**Tasks and exercises:**
**a.** Answer these questions about the fire report:
(i) What was destroyed at the entrance of the third building?
(ii) How much water did firefighters use to put out the flames?
(iii) Roughly how many houses make up the settlement, and about how large is each?
**b.** Can you carry on the fire report from its final sentence?

**Given passage:**
►
According to the firefighters from San Bartolomé de Tirajana, two of the houses were 50% burned. The prefabricated roof of one of them collapsed, and in the other, the fire affected one of the rooms. The flames also reached the doors of a third building and destroyed a motorcycle parked at the entrance.

Also present at the scene were members of the Local Police of San Bartolomé de Tirajana, Civil Protection, and the National Police.

Firefighters left the area at 2:30 p.m. after using 12,000 litres of water to extinguish the flames, which generated an intense black smoke column visible from several kilometres away. The neighbouring homes to the affected ones were evacuated and, after being inspected and ventilated, were made accessible to their residents again.

The causes of the incident are under investigation.

An illegal settlement

The Pasito Blanco camping site does not function as traditional campsites do. Caravans, over the years, have been replaced by prefabricated wooden or trailer-like houses, and occupants no longer spend only weekends or summers there, but have permanently settled in. Something like 220 houses, each about 80 square meters in size, make up this precarious illegal village that can be seen from the Meloneras golf course.
◄
Spatial reasoning dataset excerpts
►
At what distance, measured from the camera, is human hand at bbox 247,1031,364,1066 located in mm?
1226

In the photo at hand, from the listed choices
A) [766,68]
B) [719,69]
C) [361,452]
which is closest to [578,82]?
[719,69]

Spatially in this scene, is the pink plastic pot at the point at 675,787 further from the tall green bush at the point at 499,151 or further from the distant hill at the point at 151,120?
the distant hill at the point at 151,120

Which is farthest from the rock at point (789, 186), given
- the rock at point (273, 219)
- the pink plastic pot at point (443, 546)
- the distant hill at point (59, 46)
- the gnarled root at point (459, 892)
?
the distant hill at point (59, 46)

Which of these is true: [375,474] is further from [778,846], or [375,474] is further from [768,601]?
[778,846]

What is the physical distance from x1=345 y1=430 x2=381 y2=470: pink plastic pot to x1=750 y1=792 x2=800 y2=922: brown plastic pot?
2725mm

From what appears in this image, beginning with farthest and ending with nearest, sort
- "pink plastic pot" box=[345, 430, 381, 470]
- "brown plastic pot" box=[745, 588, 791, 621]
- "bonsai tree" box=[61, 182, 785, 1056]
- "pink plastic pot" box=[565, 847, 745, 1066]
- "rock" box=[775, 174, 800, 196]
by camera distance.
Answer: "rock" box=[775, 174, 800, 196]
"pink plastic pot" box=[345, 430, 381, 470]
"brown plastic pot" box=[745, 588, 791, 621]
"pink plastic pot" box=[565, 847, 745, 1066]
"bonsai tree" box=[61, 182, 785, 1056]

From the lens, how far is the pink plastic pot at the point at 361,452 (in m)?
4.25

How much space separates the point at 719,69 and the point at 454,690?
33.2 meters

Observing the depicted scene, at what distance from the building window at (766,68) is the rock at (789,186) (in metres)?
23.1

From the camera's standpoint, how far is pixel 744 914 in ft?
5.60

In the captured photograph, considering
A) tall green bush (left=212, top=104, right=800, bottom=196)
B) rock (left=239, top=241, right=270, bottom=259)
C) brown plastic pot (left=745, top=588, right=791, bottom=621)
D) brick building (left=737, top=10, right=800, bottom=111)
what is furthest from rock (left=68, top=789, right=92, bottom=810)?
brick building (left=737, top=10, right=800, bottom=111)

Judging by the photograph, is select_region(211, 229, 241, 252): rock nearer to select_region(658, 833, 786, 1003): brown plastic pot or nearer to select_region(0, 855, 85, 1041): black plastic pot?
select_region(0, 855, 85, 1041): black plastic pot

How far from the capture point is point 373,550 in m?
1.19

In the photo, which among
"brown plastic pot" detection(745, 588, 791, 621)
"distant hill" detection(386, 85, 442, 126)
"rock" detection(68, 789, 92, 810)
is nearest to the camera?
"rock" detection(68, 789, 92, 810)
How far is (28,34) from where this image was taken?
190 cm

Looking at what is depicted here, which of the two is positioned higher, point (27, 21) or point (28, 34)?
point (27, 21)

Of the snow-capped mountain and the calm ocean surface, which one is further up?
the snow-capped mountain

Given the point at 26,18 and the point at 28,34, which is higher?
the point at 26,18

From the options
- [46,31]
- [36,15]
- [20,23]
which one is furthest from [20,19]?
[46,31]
◄
**Answers given:**
**a.**
(i) A parked motorcycle.
(ii) 12,000 liters.
(iii) About 220 houses, each about 80 square meters.

**b.**
The town hall in previous years did attempt to legalise these constructions through the General Plan, but the Territorial Policy Council were insisting, at least up until 2006, that they are buildings that cannot be legalised under the 2000 Land Law. We do not know if that has changed.

The then Councillor for Urbanism, in San Bartolomé de Tirajana, José Juan Santana, explained to Spanish Language Daily, La Provincia, that the council had attempted to halt construction and had filed reports of urban planning violations, but the individuals involved “did not care because they put the trailer, then a canopy, then made a hole to connect the kitchen or bathroom to the sewer, and by doing so consolidated their construction.”

Santana pointed out, 18 years ago, that there are two problems in this camping site: one Urbanistic and the other Personal, as demolishing this settlement would require relocating the families from there, who in many cases have settled here because it is a “privileged” place, and are unlikely to want to be moved to another location in the municipality.

Some houses are owned by foreigners who reside on the island for a season, and some are occupied by families who only live here on weekends, but there are many permanent residents as well.